** Provided passage follows **

UNITED STATES of America, Plaintiff-Appellee, v. Thomas Richard WILLIS, Defendant-Appellant.

No. 95-6695.

Decided: February 28, 1997

Before TJOFLAT and DUBINA, Circuit Judges, and STAGG *, Senior District Judge. Peter J. Madden,Madden & Soto, Mobile, AL, for Defendant-Appellant. Maria Murphy, Greg Bordenkircher, Asst. U.S. Attys., Mobile, AL, for Plaintiff-Appellee.

In this action we address the issue of whether a defendant who pleaded nolo contendere in a Florida state court to charges of carrying a concealed firearm and grand theft of a firearm, but whose adjudication of guilt was withheld, is “convicted” of a felony within the meaning of a federal firearm statute.1  We disagree with the district court's holding that such a plea constitutes a “conviction” within the meaning of the statute and, therefore, reverse.

I. FACTS AND PROCEDURAL HISTORY

This case presents a question of law which is subject to de novo review in this court.  United States v. Terry, 60 F.3d 1541, 1543 (11th Cir.1995).   In March 1995, Thomas Richard Willis (“Willis”) was indicted in the United States District Court for the Southern District of Alabama, Southern Division, for bank robbery 2 (“count one”) and possession of a firearm by a convicted felon (“count two”).   As his alleged predicate offense, Willis pleaded nolo contendere on April 3, 1989, to felony charges brought against him by the State of Florida in the Circuit Court of Escambia County, Florida, for carrying a concealed firearm and grand theft of a firearm.   Following Willis's plea, the state court withheld adjudication of guilt and ordered the defendant to complete one year of probation, pay court costs, and perform 50 hours of community service.

** End of Provided passage **

→ What you need to do
a. Answer these questions using the court opinion:
(i) Who appeared for the Defendant-Appellant?
(ii) On what date did Willis plead nolo contendere to the Florida charges?
(iii) How many hours of community service did the state court order?
b. Write the next part of the court opinion, picking up after its final sentence.
The data that follows this court opinion was drawn from a separate source.

** Entries provided follows **

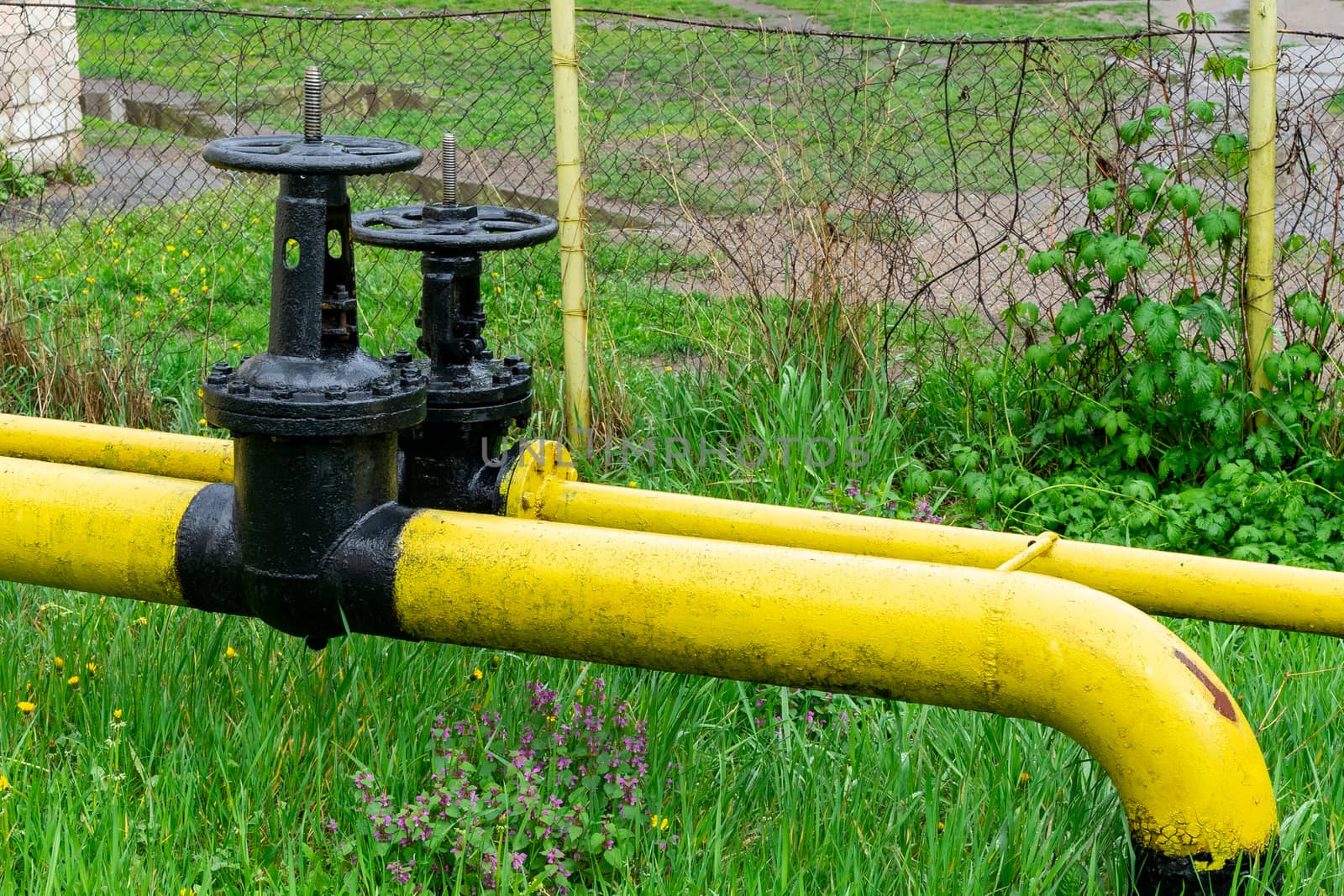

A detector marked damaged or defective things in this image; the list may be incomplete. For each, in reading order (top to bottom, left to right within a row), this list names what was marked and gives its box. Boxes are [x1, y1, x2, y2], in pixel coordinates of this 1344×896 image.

rust spot [1176, 645, 1236, 722]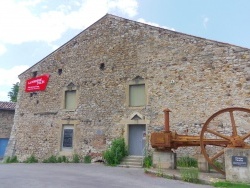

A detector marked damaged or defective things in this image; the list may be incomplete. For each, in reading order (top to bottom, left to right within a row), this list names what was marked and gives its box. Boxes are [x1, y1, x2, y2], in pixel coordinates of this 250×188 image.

rusted iron machinery [150, 108, 250, 176]
rusty metal wheel [200, 107, 250, 175]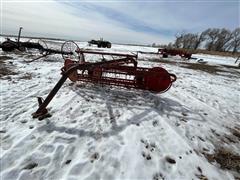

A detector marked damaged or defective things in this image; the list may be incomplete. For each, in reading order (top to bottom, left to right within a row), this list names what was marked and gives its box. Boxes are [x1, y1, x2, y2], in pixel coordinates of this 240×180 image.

rusty farm implement [32, 41, 176, 119]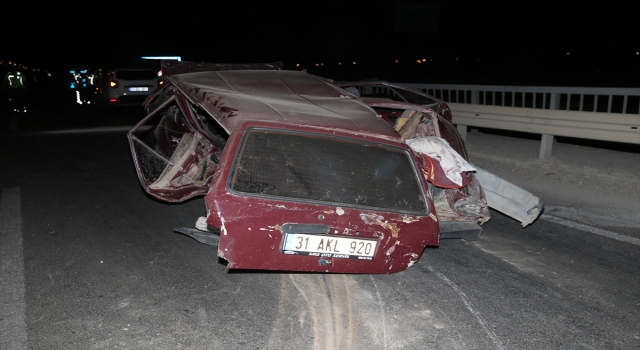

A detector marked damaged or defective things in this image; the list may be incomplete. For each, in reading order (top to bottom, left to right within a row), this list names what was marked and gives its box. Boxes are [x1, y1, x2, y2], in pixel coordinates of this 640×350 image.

crushed car roof [168, 69, 402, 139]
shattered glass [230, 131, 424, 212]
severely damaged car [126, 60, 540, 274]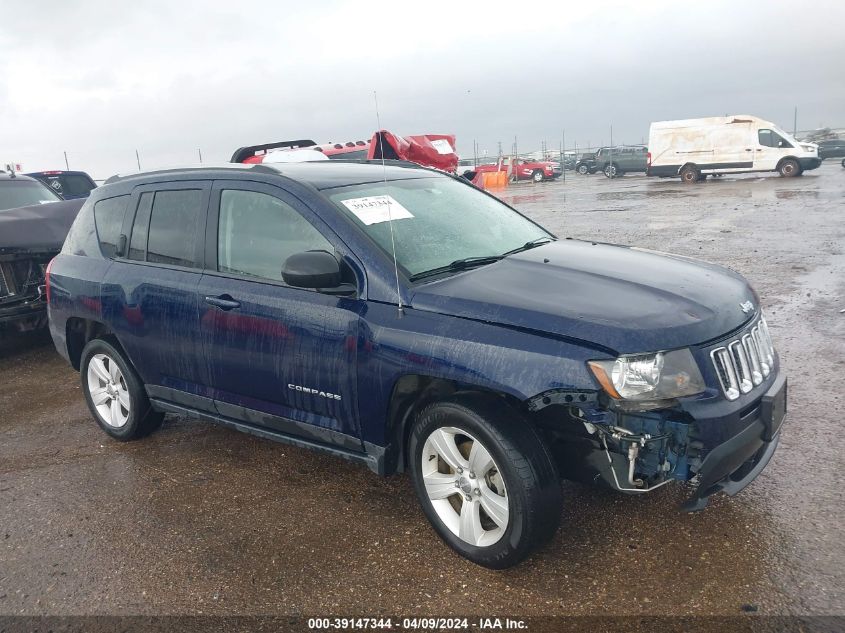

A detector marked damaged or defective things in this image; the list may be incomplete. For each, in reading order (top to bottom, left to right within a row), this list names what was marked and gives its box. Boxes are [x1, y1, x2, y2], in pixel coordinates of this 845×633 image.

front end damage [532, 318, 788, 512]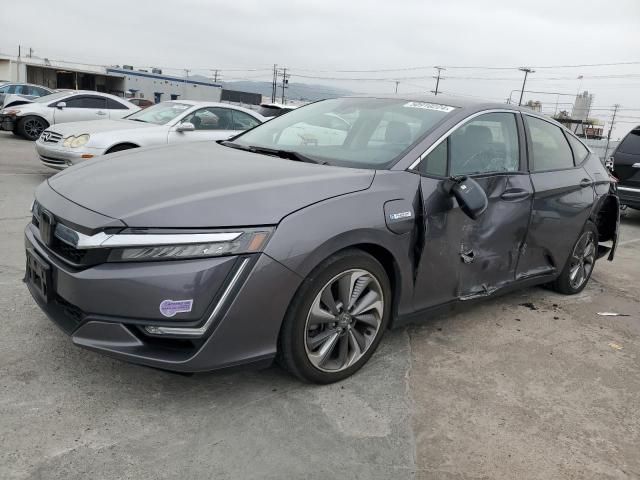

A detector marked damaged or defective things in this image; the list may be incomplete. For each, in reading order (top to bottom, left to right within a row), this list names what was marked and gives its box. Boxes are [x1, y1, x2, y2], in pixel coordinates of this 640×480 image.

cracked concrete ground [0, 132, 636, 480]
damaged rear door [410, 110, 528, 310]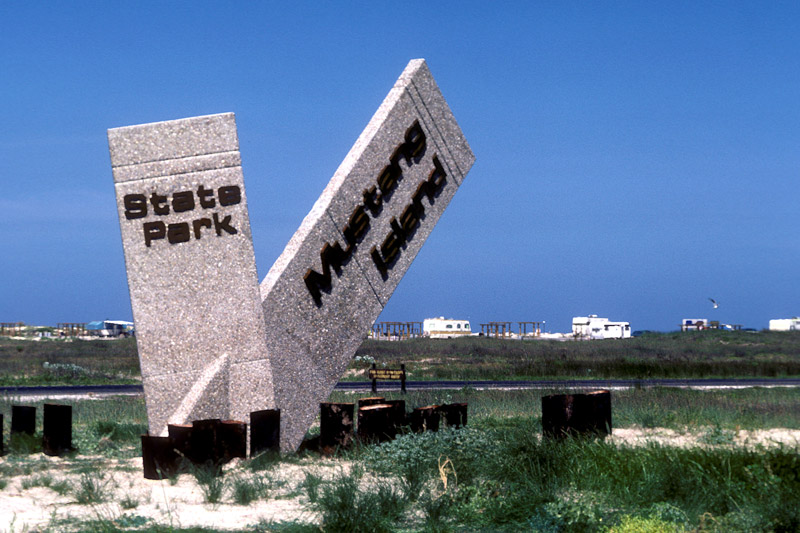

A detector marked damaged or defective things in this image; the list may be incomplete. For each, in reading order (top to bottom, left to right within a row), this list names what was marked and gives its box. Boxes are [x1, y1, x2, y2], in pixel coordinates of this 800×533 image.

** End of Entries provided **

→ Responses
a.
(i) Peter J. Madden, of Madden & Soto, Mobile, AL
(ii) April 3, 1989
(iii) 50 hours

b.
On April 5, 1995, Willis pleaded not guilty to counts one and two of the instant indictment.   Subsequently, on April 11, 1995, Willis filed a motion to dismiss count two of the indictment on the grounds that having entered a nolo contendere plea as to the alleged, predicate offenses, he had not been “convicted” of a prior felony as required by 18 U.S.C. § 922(g)(1).   This motion was denied by the district court in an order dated April 19, 1995.   On Willis's motion for reconsideration, the court again denied his motion to dismiss count two in an order dated May 11, 1995.   Thereafter, Willis entered a plea of guilty as to count one and a conditional plea of guilty as to count two pursuant to Rule 11(a)(2) of the Federal Rules of Criminal Procedure.3  On August 10, 1995, Willis was sentenced to 33 months imprisonment on each count to run concurrently, placed on supervised release for a term of three years on each count to run concurrently, and ordered to pay a special assessment of $50.00 for each count and restitution in the amount of $4,360.00 to the bank.   A notice of appeal was timely filed.   At issue is the validity of the district court's denial of Willis's motion to dismiss count two of the indictment.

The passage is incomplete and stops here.